Repeat exactly the lines below, from the line containing "Close up of" through the last line, both included. Leave out any pictures.

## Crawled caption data
::::::
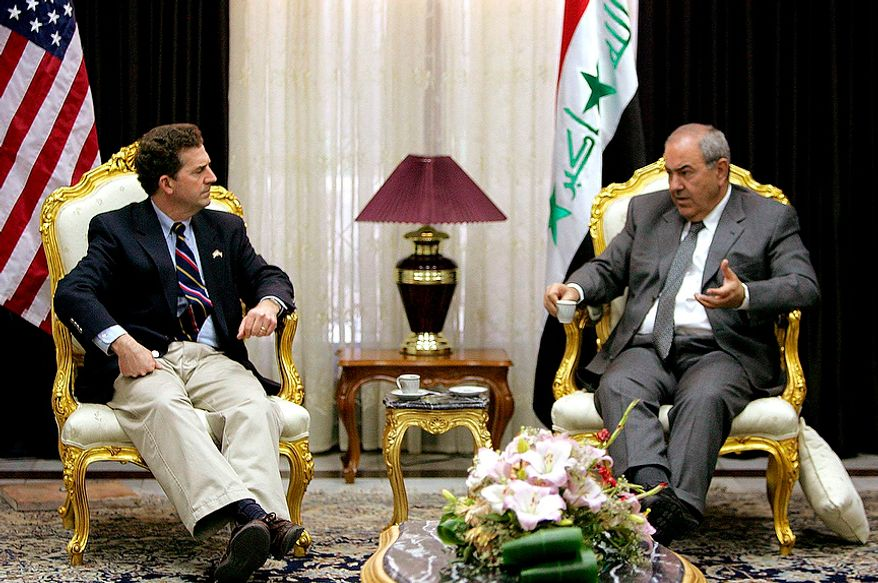 Iraqi Interim Prime Minister Ayad Allawi (right) and U.S. Sen. Jim DeMint, South Carolina Republican, meet in Baghdad on Sunday, Feb. 27, 2005. A delegation of visiting U.S. senators and representatives met with Mr. Allawi, though no statement was made to the media. (AP Photo/Karim Sahib, Pool)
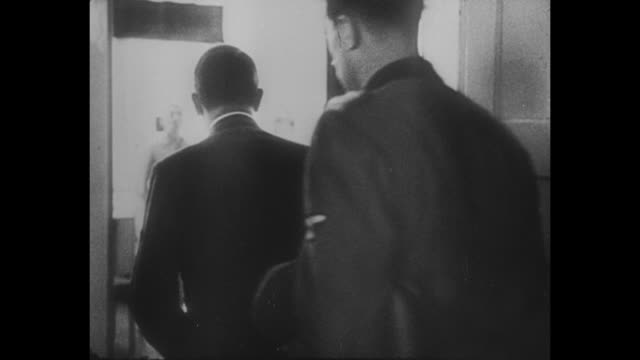 Adolf Hitler and entourage approach walking in hospital hall then turn to walk into room / Hitler walks along row of hospital beds containing wounded...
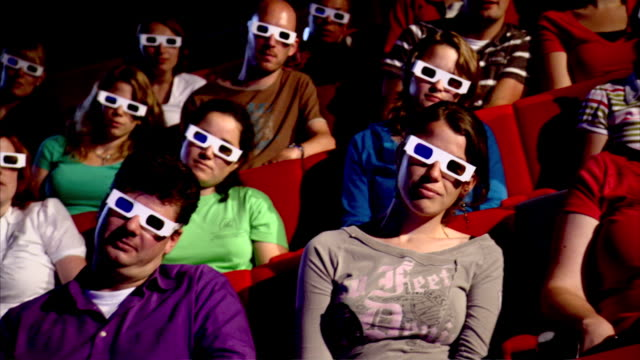 vídeos de stock, filmes e b-roll de ms pan people wearing 3d glasses in theatre  - óculos de terceira dimensão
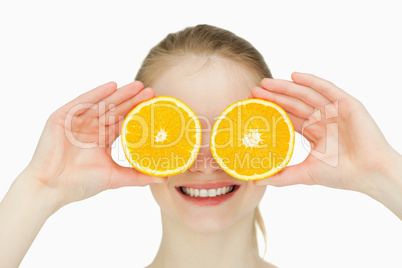 Close up of a smiling woman placing oranges on her eyes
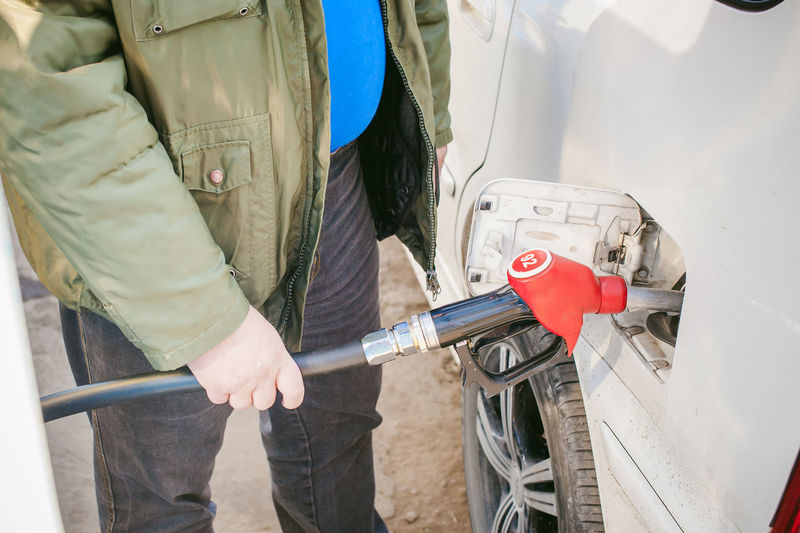 Midsection Of Man Filling Fuel In Car Tank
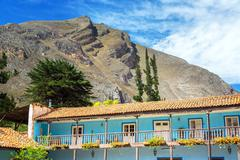 Old colonial building with hills rising high above in Tarma, Peru - stock photo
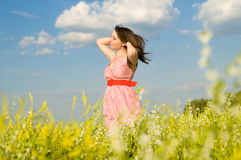 Beautiful woman relaxation. The beautiful young woman in a field, on the nature, dreams, is happy, hair are inflated with a wind Royalty Free Stock Image
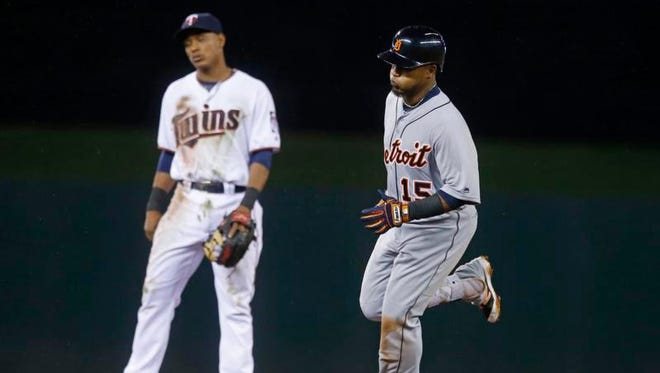 Detroit's Erick Aybar, right, jogs the bases past Twins shortstop Jorge Polanco after his solo home run off Michael Tonkin during the seventh inning in Minneapolis Tuesday.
::::::
## OUTPUT FOR THIS TASK
 Close up of a smiling woman placing oranges on her eyes
 Midsection Of Man Filling Fuel In Car Tank
 Old colonial building with hills rising high above in Tarma, Peru - stock photo
 Beautiful woman relaxation. The beautiful young woman in a field, on the nature, dreams, is happy, hair are inflated with a wind Royalty Free Stock Image
 Detroit's Erick Aybar, right, jogs the bases past Twins shortstop Jorge Polanco after his solo home run off Michael Tonkin during the seventh inning in Minneapolis Tuesday.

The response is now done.